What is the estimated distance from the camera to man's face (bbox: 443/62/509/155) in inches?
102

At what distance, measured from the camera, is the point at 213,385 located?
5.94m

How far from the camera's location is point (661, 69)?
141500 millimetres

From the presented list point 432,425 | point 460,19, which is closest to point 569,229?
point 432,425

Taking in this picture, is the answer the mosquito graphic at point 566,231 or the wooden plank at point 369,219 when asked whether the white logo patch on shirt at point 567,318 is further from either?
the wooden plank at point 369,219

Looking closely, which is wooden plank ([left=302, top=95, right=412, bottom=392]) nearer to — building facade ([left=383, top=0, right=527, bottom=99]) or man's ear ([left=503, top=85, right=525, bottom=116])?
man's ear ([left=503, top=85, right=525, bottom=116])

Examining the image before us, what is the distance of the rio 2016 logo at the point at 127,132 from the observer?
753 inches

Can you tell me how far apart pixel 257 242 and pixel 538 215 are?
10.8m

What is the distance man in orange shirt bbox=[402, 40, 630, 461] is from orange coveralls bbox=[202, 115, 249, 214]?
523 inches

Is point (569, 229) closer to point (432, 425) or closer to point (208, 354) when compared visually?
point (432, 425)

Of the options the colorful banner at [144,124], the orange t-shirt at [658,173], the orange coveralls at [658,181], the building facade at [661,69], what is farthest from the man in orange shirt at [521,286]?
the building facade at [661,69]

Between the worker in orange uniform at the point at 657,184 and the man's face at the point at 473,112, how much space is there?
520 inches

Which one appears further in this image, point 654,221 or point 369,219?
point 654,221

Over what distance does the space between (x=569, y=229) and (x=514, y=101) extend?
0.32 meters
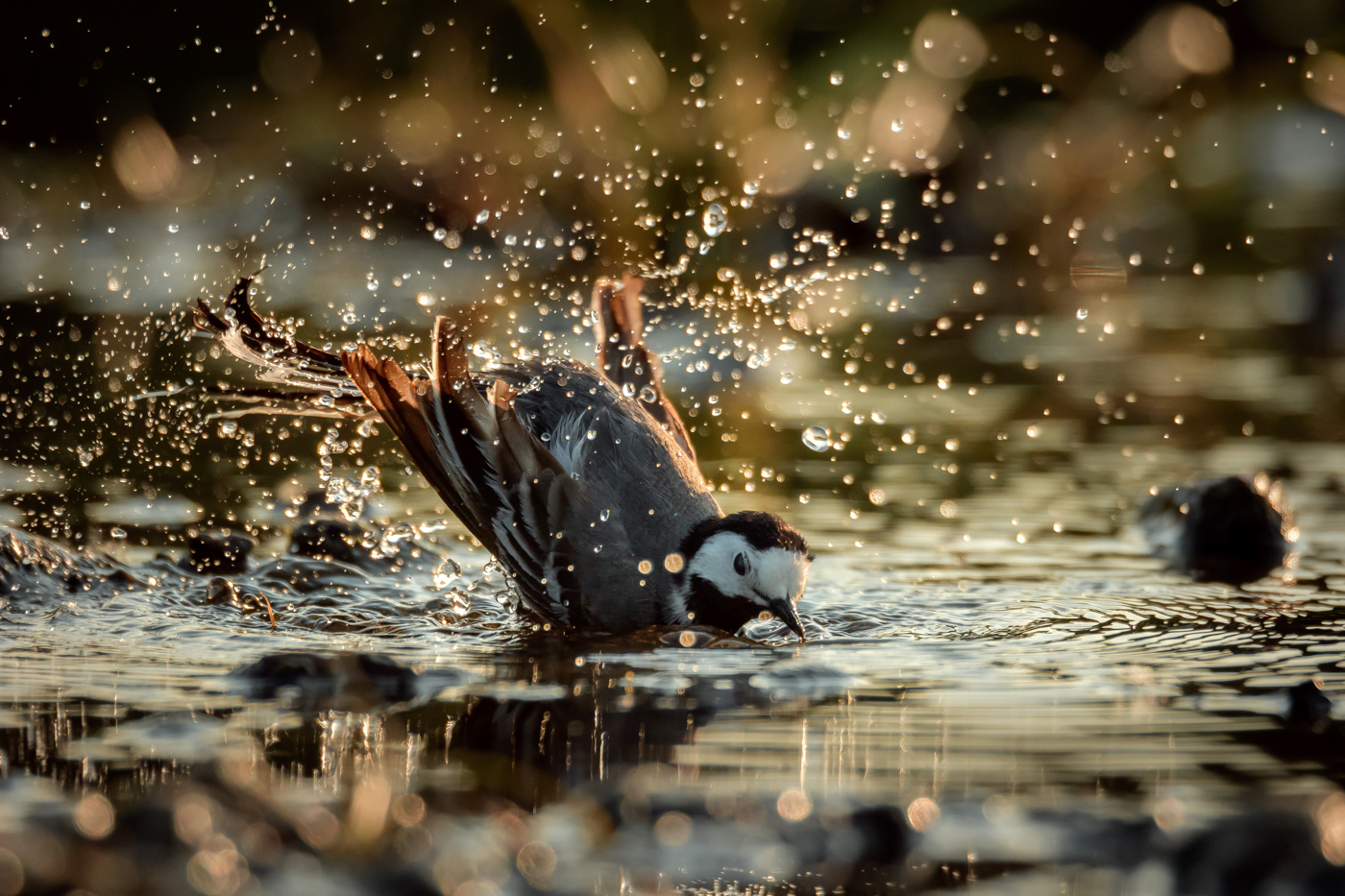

____________

Please pull out each line of the items above that contains the word "when".

- RESULT FOR THIS TASK:
Taking in this picture, is the answer the mosquito graphic at point 566,231 or the wooden plank at point 369,219 when asked whether the white logo patch on shirt at point 567,318 is further from either?
Is point (569, 229) closer to point (432, 425) or closer to point (208, 354) when compared visually?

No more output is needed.